Dès sa libération en mai 1989, Hunt récidive – sous l’œil attentif de Palombo qui finira par se tuer en moto – : le voilà médecin, agent fédéral et même chef de l’unité SEAL Team 6 au Presidio, l’élite antiterroriste de la Marine. C’est finalement une place de parking de Général qui le trahit. Arrêté par le FBI, il est condamné à un en de prison en juillet 1994. L’imposteur range définitivement ses faux uniformes après les événements du 11 septembre qui rendent ses plans « impossibles » et la loi du Stolen Act Valor de 2005, rendant illégale toute fausse déclaration de décorations militaires.
Le roi du storytelling
Comme tous les escrocs, Hunt mêle vérité, embellissement et pure invention. La recette d’une histoire divertissante en somme. Au total, il aura réussi à se faire passer pour un astronaute de la NASA et pilote de chasse des Marines, à duper des associations aéronautiques, à se faire inviter par des élus, à séduire plusieurs femmes et à soutirer plus de 60 000 dollars par différents stratagèmes. Mais comment a-t-il pu tromper autant de monde ?

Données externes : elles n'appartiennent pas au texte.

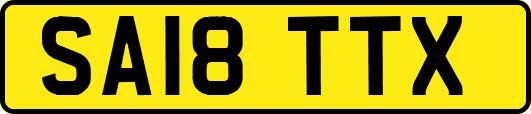 SA18TTX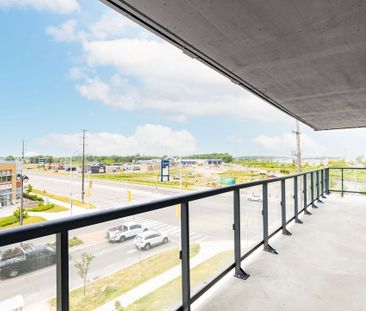 For Lease - 3200 Dakota Common N/A Unit# B404, Burlington, Ontario - Photo 2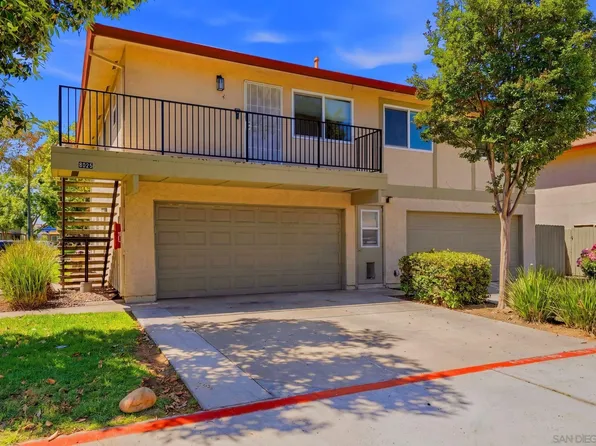 9926 Mission Vega Rd Unit 4, Santee, CA 92071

Hunt a fait preuve d’une véritable ingénierie du mensonge : il connaît le jargon militaire, les bases, les procédures… Ce vernis de vraisemblance forme un effet de halo. Et selon Drew A. Curtis, professeur de psychologie et spécialiste des menteurs pathologiques, la plupart de ses victimes agissaient selon un « biais de vérité ». Enfin, l’effet de conformité sociale muselait les sceptiques par peur d’être isolé.

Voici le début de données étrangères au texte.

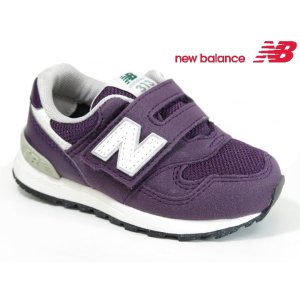 画像: NEW BALANCE  IO313  ニューバランス・ベビースニーカー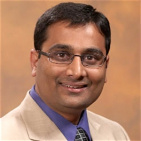 Dr. Manjunath m Mahadevappa, MD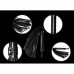 Комплект Deluxe Bondage Kit для ролевых игр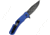 V NIVES Black Rambo Utility Pro, VNI35FPBBL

Aujourd’hui, Hunt a 63 ans, peu d’amis, vit dans le New Hampshire et passe ses journées devant History Channel. Quand on l’interroge sur ses regrets, il évoque « les personnes qui ont été blessées », surtout ses ex-femmes. Le cas Hunt est un exemple de supercherie narrative et il met en lumière qu’aucune sphère ne devrait être exempte de vérification, la fiction pouvant être une arme redoutable. Hunt n’aura finalement jamais été dans l’espace, mais il aura réussi à nous embarquer un temps dans son mensonge interstellaire.